None of his peers had a problem with snickering at the 16 year old not quite orphan. Cursed, they called him. He refused to let it bother him, even if his knuckles ached with how tight his fists were clenched. He remembers vividly the crescents he dug into his palms when Audric Henton refused to let Fitz join his team in phys. ed because he ‘didn’t want to disappear.’
He’d resigned himself to sitting on the sidelines with the taste of blood in his mouth when a screechy kind of voice told Audric to ‘shove it up his ass.’ And there Dex Dizznee was, all five foot zero of him staged in front of the larger with his hands on his hips like some kind of superhero.
Watching Dex getting a fist to the jaw for him is what did it really, what finally made him realize what it had all really been about. Dex Dizznee made him feel guilty, just by existing as he was. A strong, able boy with a good head on his shoulders and a big heart in his chest who couldn’t even muster up the courage to step up for someone in need. Because there the boy had been, standing up for him even though he’d never done anything to deserve it. Not because he was a poser or an idiot, but because that was the right thing to do.
The first time Fitz Vacker ever got the switch was after breaking Audric Hentons nose, and he didn’t regret it a single bit.
Dex had read him to filth afterwards for stepping in when he ‘had it covered.’ Fitz just smiled at him and said he only did so Audric didn’t feel as bad when he lost. They’d been inseparable ever since.
That’s not to say that they didn’t drive each other crazy sometimes. Annoying one another until they were spitting with frustration. When Fitz tried to stop Dex from doing something he shouldn’t, or the memorable time where he’d foolishly told him that he couldn’t do something because of the sickly way he’d been born. Dex had nearly socked him in the jaw for that one, which he probably deserved.
As much as he hated it, there was a lot of stuff Dex couldn’t do, one of which was win a fight. This of course never stopped him, and Fitz gave up counting the amount of times he stitched the other guy up a long time ago. Even more often were the times he stepped in and flattened an asshole because Dex couldn’t stay out of anything for the life of him, so long as there was a bully involved.
Sometimes, in the darkest corners of his mind, Fitz thinks he kind of loves him for it. Never in so many words, but he can feel it in his chest when Dex shoves a guy into the street because he tried peeking down a dames blouse. Something warm that sits behind his ribcage, knotted and delicate.

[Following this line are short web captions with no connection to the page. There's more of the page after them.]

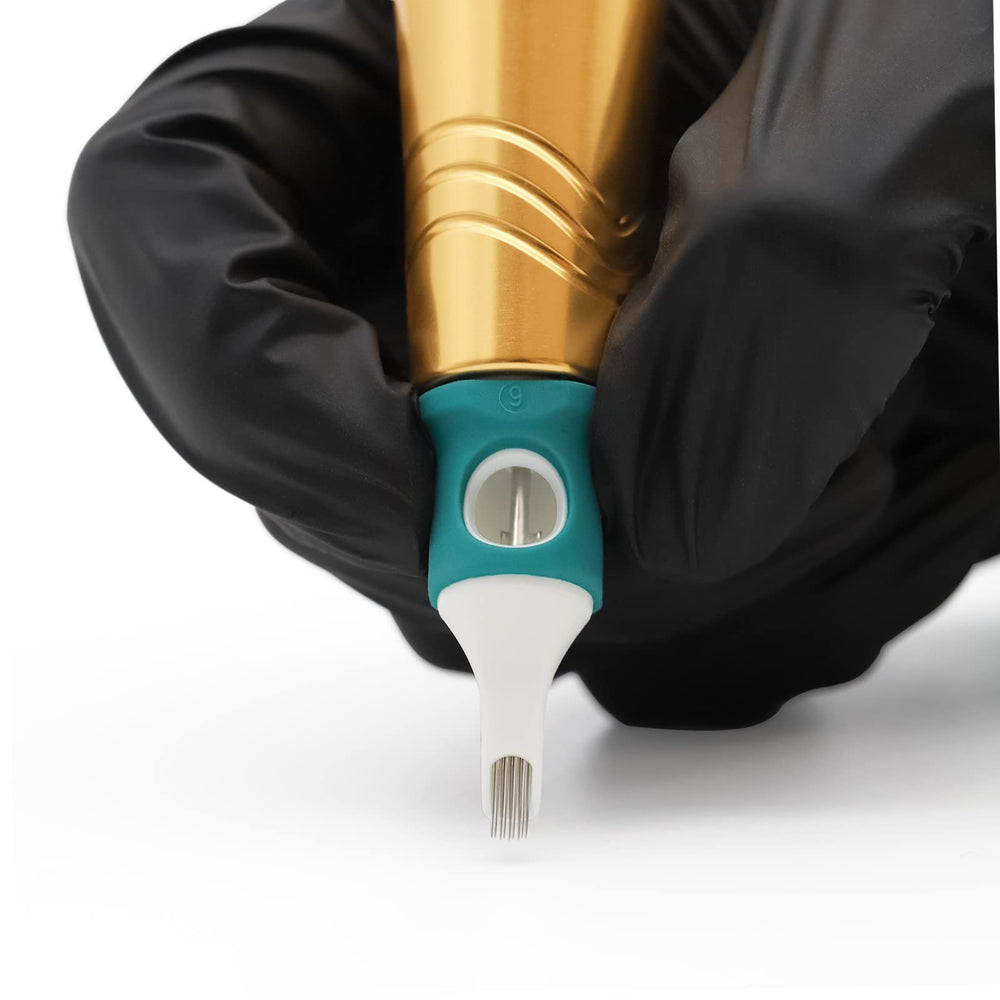 MO MOLONG EO-gas sterilized packaging delivers hygienic, ready-to-use cartridges.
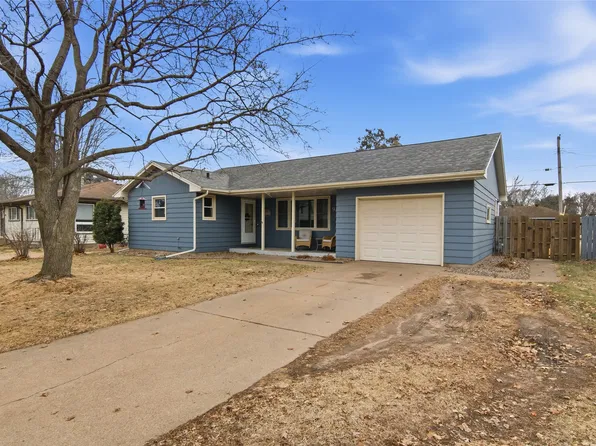 921 W Spruce Street, Chippewa Falls, WI 54729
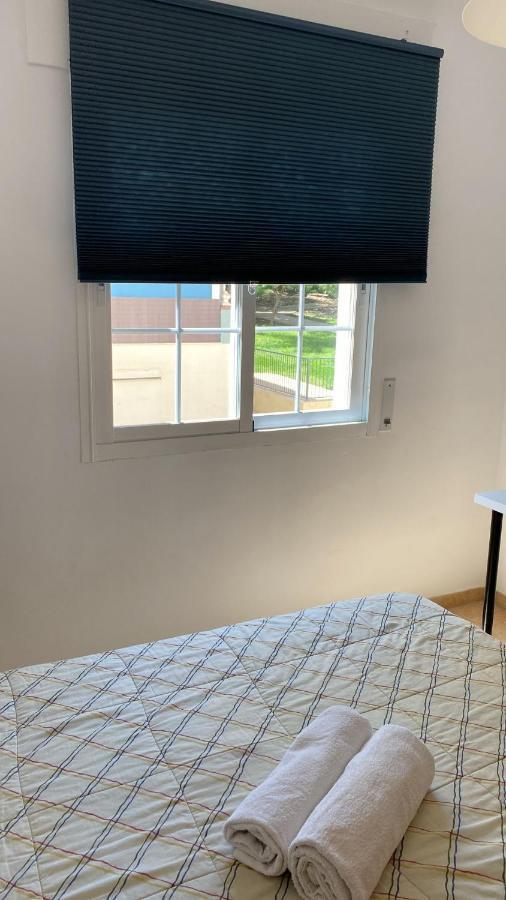 Habitacion Grande Con Bano Privado En Coin A 30Km De La Playa Dış mekan fotoğraf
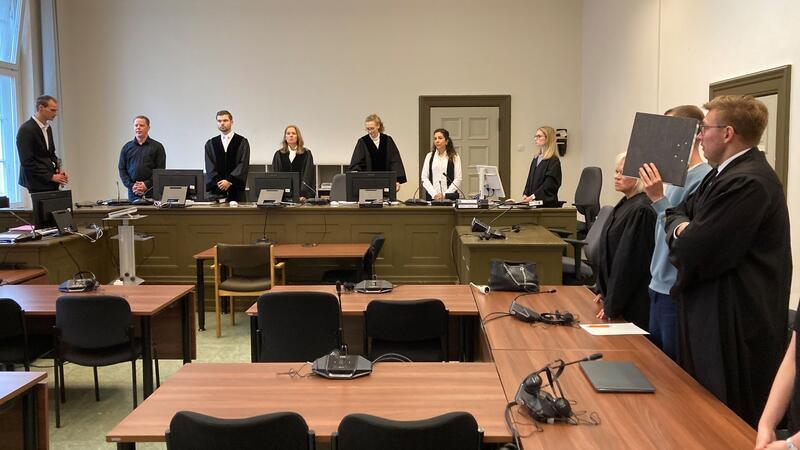 Der Angeklagte war nach Überzeugung des Gerichts voll schuldfähig, als er seinen schlafenden Vater mit 16 Hammerschlägen ermordete.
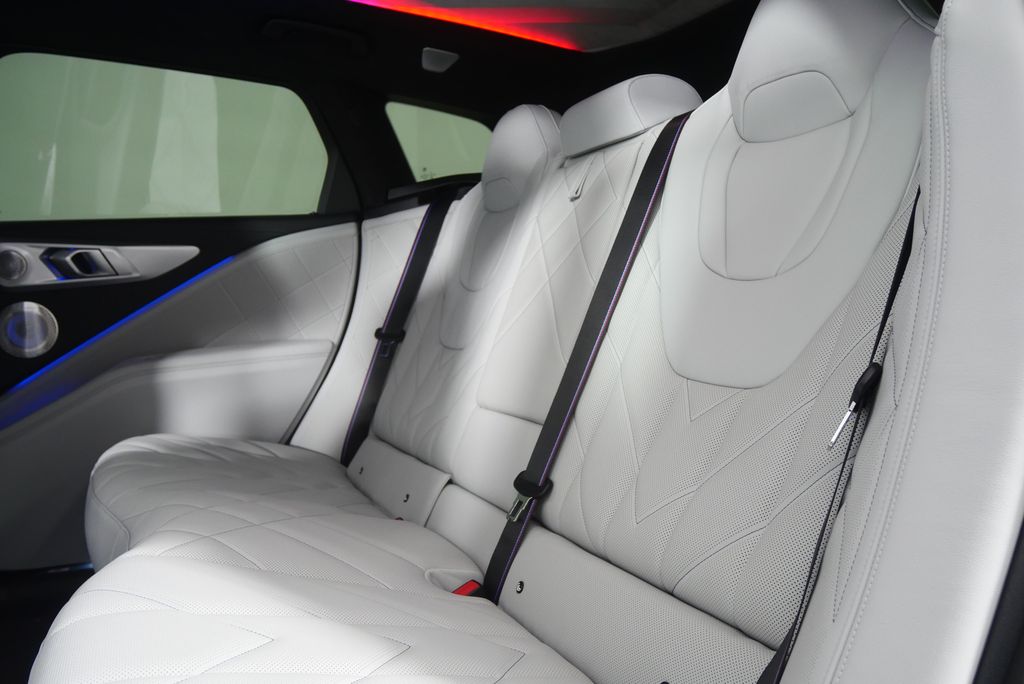 Thumbnail: 2026 BMW XM - 17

They still argue about that the most. Never usually for long, because Fitz accepted that Dex’s mind will never change as long as the sun rises from the east. But it still burns in his chest every time, especially when he’s not around to step in.
Selfishly, that’s what scares him most about the war. Dex tries to enlist, and he fights Fitz on it every time he tries to say that it’s not the end of the world. He’s scared that Dex will do something stupid and get himself thrown in jail for forgery, or worse, thrown on the front lines.
Fitz never enlisted, and he’d told himself it was because he didn’t want to rub it in Dex’s face when he got accepted. But he wonders if that would have been a better choice when he comes home to the draft notice in their mail slot. The military had definitely chosen the wrong guy for it, which was never more evident than when he told Dex he enlisted, too much of a coward to admit they were taking him against his will.
He says goodbye to Dex the night before he leaves for Europe, standing outside the enlistment office with a leaden heart. He never comes home that evening, and he’s not there in the morning to see him off either. But Fitz still keeps a picture of them folded neatly in his breast pocket as he steps onto the boat.